Repeat the entries exactly, keeping every line as it is.

Task input:
____________
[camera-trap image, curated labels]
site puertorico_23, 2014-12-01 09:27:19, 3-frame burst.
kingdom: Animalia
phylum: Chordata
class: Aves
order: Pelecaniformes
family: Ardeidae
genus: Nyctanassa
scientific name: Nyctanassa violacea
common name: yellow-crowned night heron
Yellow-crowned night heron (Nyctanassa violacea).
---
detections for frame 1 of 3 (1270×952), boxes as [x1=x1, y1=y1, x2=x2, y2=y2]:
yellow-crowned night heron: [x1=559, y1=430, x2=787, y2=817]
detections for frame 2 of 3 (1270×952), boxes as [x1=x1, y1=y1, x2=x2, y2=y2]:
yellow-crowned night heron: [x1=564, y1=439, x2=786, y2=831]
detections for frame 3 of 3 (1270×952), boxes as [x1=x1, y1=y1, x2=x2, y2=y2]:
____________
Response to the exercise:
[camera-trap image, curated labels]
site puertorico_23, 2014-12-01 09:27:19, 3-frame burst.
kingdom: Animalia
phylum: Chordata
class: Aves
order: Pelecaniformes
family: Ardeidae
genus: Nyctanassa
scientific name: Nyctanassa violacea
common name: yellow-crowned night heron
Yellow-crowned night heron (Nyctanassa violacea).
---
detections for frame 1 of 3 (1270×952), boxes as [x1=x1, y1=y1, x2=x2, y2=y2]:
yellow-crowned night heron: [x1=559, y1=430, x2=787, y2=817]
detections for frame 2 of 3 (1270×952), boxes as [x1=x1, y1=y1, x2=x2, y2=y2]:
yellow-crowned night heron: [x1=564, y1=439, x2=786, y2=831]
detections for frame 3 of 3 (1270×952), boxes as [x1=x1, y1=y1, x2=x2, y2=y2]:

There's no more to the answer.